Em causa está um anúncio feito na última semana pelo porta-voz do Conselho de Ministros, Filimão Suaze, momentos após a 32.ª sessão do órgão, em Maputo, dando conta da aprovação de uma resolução que ratifica um acordo de crédito celebrado entre o Governo e o Korea Eximbank, no valor de 88,7 milhões de dólares (76 milhões de euros).

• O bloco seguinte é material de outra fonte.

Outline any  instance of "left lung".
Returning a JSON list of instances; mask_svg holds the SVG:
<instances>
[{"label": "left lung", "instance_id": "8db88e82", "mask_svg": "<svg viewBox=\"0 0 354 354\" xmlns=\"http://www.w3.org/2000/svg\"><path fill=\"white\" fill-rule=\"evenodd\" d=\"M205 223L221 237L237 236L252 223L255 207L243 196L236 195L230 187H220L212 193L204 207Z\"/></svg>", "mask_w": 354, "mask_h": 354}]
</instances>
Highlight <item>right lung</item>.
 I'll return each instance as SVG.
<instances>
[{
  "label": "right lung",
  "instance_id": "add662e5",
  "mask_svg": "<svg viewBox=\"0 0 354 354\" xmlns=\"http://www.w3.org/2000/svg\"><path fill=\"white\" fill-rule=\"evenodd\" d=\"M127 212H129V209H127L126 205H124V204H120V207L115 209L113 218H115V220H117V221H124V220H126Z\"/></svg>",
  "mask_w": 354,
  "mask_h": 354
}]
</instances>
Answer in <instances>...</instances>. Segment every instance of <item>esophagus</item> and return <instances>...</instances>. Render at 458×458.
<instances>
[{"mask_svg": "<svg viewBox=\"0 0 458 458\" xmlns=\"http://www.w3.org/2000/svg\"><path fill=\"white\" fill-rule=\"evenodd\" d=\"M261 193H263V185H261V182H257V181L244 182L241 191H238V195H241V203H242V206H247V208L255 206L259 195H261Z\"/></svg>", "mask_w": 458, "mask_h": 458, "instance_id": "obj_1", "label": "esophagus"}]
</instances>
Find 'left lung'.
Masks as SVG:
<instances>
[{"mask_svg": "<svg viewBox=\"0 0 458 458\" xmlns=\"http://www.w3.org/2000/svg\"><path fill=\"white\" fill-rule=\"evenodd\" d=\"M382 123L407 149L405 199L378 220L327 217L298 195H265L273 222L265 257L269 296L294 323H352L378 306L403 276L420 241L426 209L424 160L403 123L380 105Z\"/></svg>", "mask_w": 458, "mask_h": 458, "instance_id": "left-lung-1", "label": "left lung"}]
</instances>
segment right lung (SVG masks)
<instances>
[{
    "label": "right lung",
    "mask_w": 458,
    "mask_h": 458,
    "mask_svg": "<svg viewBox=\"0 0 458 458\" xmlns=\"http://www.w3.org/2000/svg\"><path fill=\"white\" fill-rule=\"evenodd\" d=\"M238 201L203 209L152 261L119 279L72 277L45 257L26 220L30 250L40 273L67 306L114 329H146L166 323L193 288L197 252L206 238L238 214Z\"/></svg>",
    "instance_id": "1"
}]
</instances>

Segundo a RENAMO, a decisão, que alegadamente não foi fundamentada nem detalhada, surge num "contexto totalmente adverso", tendo em conta que, segundo o partido, não se trata de uma área prioritária e o "stock" da dívida do país atingiu níveis insustentáveis.
Serviço da dívida
"Por que razão se está a acrescer o serviço da dívida para áreas não rentáveis e não pertinentes sob ponto de vista económico e social", questiona o principal partido de oposição em Moçambique, lembrando ainda que as projeções do crescimento económico do país para 2021 foram revistas em baixa na apreciação da lei do Orçamento.
"Aproveitar-se da posição de governante para, ao seu belo prazer, forçar os moçambicanos a pagar dívidas que desconhecem a sua origem e fim, constitui ditadura e característica de um Governo ilegítimo, egocentrista e ao serviço de interesses inconfessáveis", declarou o porta-voz da RENAMO.
FMI recomenda:"Não escondam as dívidas como Moçambique"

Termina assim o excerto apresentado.